Der Tod von Mariss Jansons bewegt die Klassikwelt, für die Mitarbeiterinnen und Mitarbeiter von BR-KLASSIK war die traurige Nachricht ein Schock, auch für Oswald Beaujean, der Jansons Karriere seit Jahrzehnten verfolgt hat. An einen Satz des großen Dirigenten erinnert er sich bis heute: "Wir machen alle zu viel, wir müssen alle weniger machen." Jansons hat sich nicht an diese Einsicht gehalten, hat sich im Dienst der Musik bis zuletzt mit eiserner Disziplin alles abverlangt. Doch auch dies gehörte zu seinem Wesen und seinen Überzeugungen, machte ihn und auch seine Interpretationen aus.

Bildquelle: BR-KLASSIK

Das Album der Woche zum Anhören

Für Mariss Jansons war Dmitrij Schostakowitsch – neben Beethoven – der vielleicht wichtigste Komponist überhaupt, ungeachtet seiner Liebe zu Haydn und Mozart. Dem Werk, auch der Person des großen russischen Komponisten ist Jansons schon in jungen Jahren in Leningrad begegnet. Vater Arvids, selbst ein bedeutender Dirigent, und Jewgenij Mrawinskij, legendärer Schostakowitsch-Interpret und Uraufführungsdirigent vieler seiner Symphonien, prägten den jungen Mariss entscheidend.

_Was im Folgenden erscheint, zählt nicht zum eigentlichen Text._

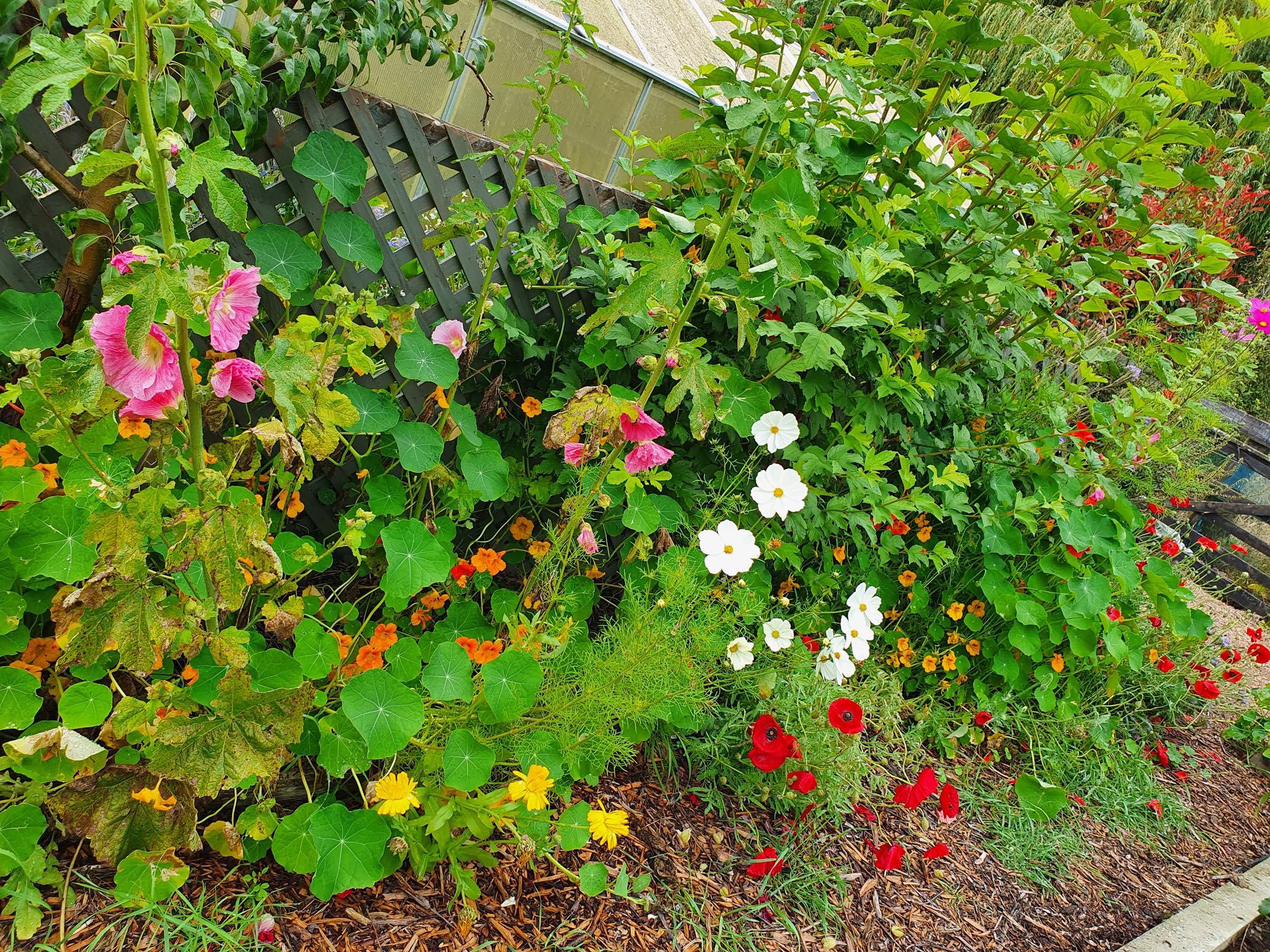 Khu vườn 225m² trồng toàn rau hữu cơ xanh tốt nhờ bí quyết dễ làm của bà mẹ trẻ đảm đang - Ảnh 6.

Einer der ganz großen Schostakowitsch-Interpreten

Die großartige Gesamteinspielung aller fünfzehn Schostakowitsch-Symphonien mit acht internationalen Spitzenorchestern, die Jansons 2006 vollendete, war ihm ein Herzensanliegen. Chor und Symphonieorchester des Bayerischen Rundfunks, die er damals seit drei Jahren leitete, waren mit sechs Symphonien beteiligt. Die Zehnte war nicht dabei, ebenso wenig wie die berühmte Siebte, die sogenannte "Leningrader". Beide sind unlängst, nicht lange vor Jansons' Tod in der Nacht zum 1. Dezember, nun doch noch mit seinem Orchester, dem Symphonieorchester des Bayerischen Rundfunks auf CD veröffentlicht worden. Denn zu den zentralen Werken von Schostakowitsch kehrte Jansons immer wieder zurück, zur zehnten noch wenige Monate vor seinem Tod – und 2010 schon einmal in München. Der Mitschnitt dieses Konzertes im Münchner Herkulessaal ist jetzt erschienen. Und er zeigt einmal mehr, dass Mariss Jansons zu den ganz großen Schostakowitsch-Interpreten seiner Zeit gehörte.

Kurz und bündig

Dieses Album wird jeder lieben, der ...
...Schostakowitsch für einen der größten Symphoniker des 20. Jahrhunderts hält.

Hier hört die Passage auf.